Somebody is going to hate me: NoSPARQL
If you have recently been attending one of those NoSQL/BigData conferences you will have noticed that graph databases are usually considered as the eccentric cousin that nobody understands. I believe there's a bit of confusion about the role of GraphDBs inside of the NoSQL ecosystem and I have tried to expose the idea during this presentation.
First, GraphDBs are far from new. As Leonid Libkin put it at one of his latest talks, "Meet the new data model, same as the old data model": "In the (very) old days, the world of databases was a big mess, dominated by the network (graph) and the hierarchical (tree) data models. Then Codd came, and the nice and clean relational model replaced all others. In addition to providing a steady employment to many logicians, it created a $20.000.000.000/year business. We didn't live in that paradise for too long though: less than 30 years later, the world came back to the hierarchical model (XML). And graph-structured data hasn't been dormant all those years, although it was much less visible than the relational and XML models. Alberto Mendelzon was the first to revisit the graph model back in the 80s, and we saw more activity over the past 10-15 years."
Second, I believe you need to look at modern GraphDBs within their own ecosystem to fully understand them. Just for sake of analogy, and definitely lacking originality, I like calling this ecosystem NoSPARQL. Before nowadays GraphDBs like Neo4J, OrientDB, DEX, InfiniteGraph etc., we already had, and still have, a usable technology to handle graphs: Triplestores. These databases are thought and built with an Algebra-of-Sets-based mindset that is very similar to the one used for traditional Relational Databases. We have sets of triples, we join them, we put indices over them and we write queries with a language that is a dialect (meaning that you can translate SPARQL to SQL queries keeping their semantics) of SQL: SPARQL. And they have the same drawbacks.
Now, if we define the current NoSQL ecosystem as group of technologies that avoid join-based operations and queries based on a descriptive language, you will see that NoSPARQL is not such a bad name after all (at least as an analogy!). GraphDBs don't avoid relations but they embrace them in a way that they are not a computational problem anymore, by making them explicit instead of implicit through joins. To re-phrase M.Rodriguez, Graph Databases are those databases that allow the access to related data efficiently (in constant time, compared to more expensive tree-based operations, like those on which relational databases' indices are based on).

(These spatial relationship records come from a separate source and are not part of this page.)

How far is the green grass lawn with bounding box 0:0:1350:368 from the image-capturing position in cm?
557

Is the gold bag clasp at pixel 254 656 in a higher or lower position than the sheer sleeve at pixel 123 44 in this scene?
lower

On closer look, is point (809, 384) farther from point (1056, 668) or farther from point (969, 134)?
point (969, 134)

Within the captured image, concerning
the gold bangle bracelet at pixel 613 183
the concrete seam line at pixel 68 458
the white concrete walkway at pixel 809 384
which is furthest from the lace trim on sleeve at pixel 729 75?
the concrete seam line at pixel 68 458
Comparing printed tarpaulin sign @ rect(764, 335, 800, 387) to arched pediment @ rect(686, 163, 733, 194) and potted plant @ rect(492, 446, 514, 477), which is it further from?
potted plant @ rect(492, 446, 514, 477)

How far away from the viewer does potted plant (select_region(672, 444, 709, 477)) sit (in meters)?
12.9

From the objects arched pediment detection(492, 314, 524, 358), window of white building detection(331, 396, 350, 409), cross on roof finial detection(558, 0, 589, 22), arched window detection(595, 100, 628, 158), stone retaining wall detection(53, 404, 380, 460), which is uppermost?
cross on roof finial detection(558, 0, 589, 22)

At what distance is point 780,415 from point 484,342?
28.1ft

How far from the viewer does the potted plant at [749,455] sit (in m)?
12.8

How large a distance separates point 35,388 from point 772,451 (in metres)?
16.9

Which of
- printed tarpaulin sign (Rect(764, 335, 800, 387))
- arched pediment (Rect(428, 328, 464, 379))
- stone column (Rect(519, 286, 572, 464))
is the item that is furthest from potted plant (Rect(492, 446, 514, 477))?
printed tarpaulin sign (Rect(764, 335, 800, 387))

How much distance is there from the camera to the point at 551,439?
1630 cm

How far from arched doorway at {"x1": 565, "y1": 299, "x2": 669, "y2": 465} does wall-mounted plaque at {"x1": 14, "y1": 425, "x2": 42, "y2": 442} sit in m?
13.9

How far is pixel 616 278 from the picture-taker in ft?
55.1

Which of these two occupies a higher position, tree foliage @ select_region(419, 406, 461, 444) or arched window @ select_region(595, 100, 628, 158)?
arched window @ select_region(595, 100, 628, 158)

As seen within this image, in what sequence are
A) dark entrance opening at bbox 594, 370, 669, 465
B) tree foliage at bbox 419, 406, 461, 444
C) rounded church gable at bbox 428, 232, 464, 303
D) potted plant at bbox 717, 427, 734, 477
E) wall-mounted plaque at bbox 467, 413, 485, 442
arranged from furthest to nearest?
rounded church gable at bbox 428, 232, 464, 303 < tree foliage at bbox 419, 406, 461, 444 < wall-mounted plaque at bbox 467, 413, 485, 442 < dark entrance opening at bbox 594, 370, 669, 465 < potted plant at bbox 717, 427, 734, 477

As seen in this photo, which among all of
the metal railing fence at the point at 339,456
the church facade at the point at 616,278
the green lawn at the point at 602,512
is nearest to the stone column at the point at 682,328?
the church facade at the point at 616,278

So: no joins at query-time, but direct links at storage level.
Also, they provide a different way of accessing the data through an API that is at the lowest level, something like get(key), put(key, value), delete(key) for the NoSQL datastores, instead of SPARQL. Ok, it's still possible to query GraphDBs through SPARQL, in the end it is a descriptive language to describe a graph traversal, the operation of graph exploration, but it is not the only way.
Tinkerpop is a community that is building and feeding this ecosystem, with:
- Blueprints: a jdbc of graph databases.
- Pipes: a dataflow framework using process graphs.
- Gremlin: a graph-based programming language.
- Rexter: a REST-full graph shell.
- And others.
Go and check them out.